Exercise objective:
Leave the pictures in the listing below aside and reproduce exactly the lines starting with the one with "Цветы ранункулюс и уход" and going on through the one with "Harvest Time Metal Print by GV Cole", both ends included.

Excerpted data:
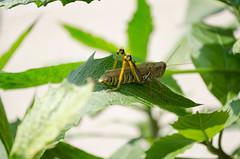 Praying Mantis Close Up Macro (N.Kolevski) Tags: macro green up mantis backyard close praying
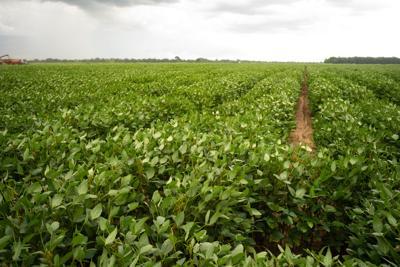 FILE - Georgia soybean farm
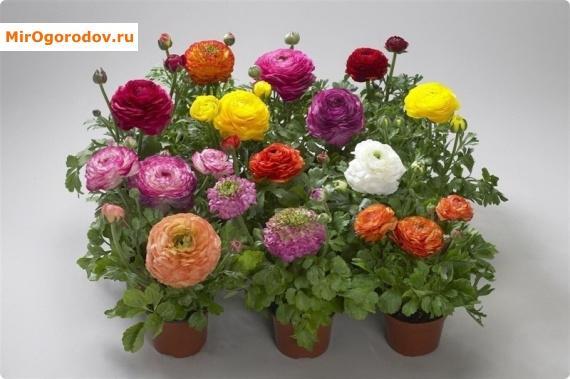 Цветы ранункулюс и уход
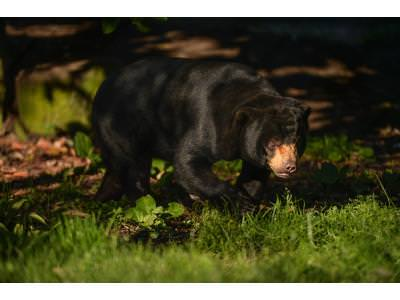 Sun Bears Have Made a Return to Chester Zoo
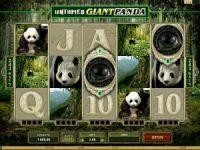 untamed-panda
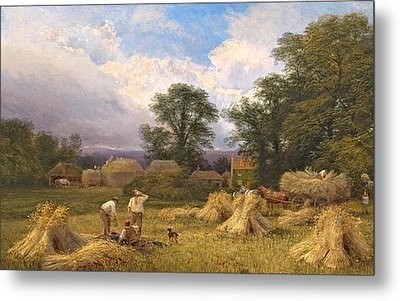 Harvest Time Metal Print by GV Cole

---

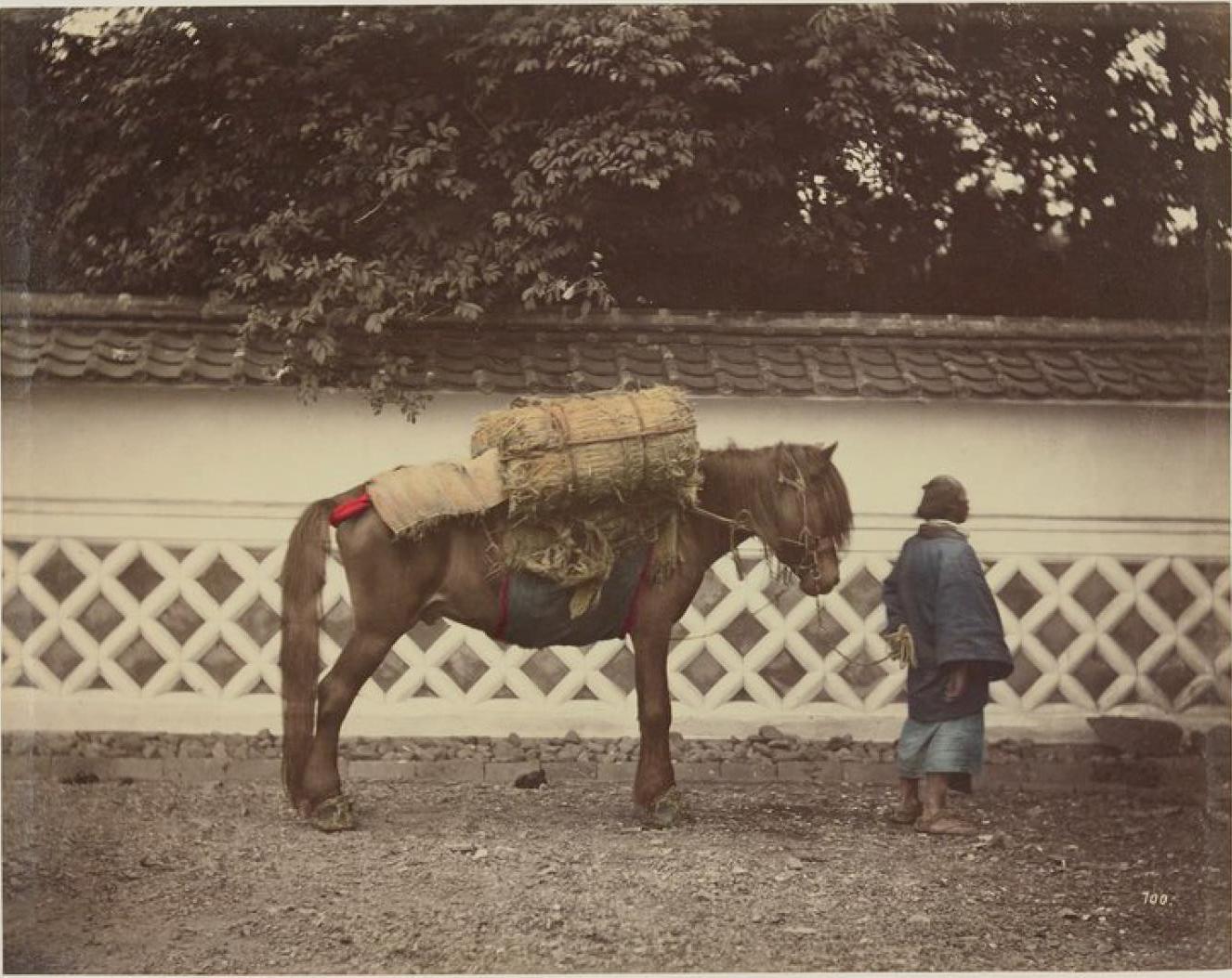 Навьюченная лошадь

* * *

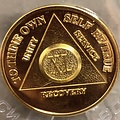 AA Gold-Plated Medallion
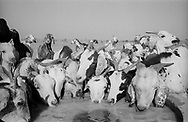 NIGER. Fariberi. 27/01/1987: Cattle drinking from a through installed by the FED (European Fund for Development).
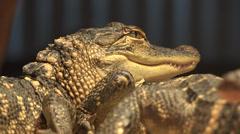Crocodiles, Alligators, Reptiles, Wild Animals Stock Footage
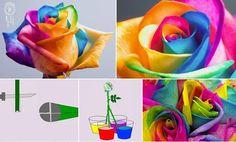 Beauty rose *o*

Solved problem:
 Цветы ранункулюс и уход
 Sun Bears Have Made a Return to Chester Zoo
 untamed-panda
 Harvest Time Metal Print by GV Cole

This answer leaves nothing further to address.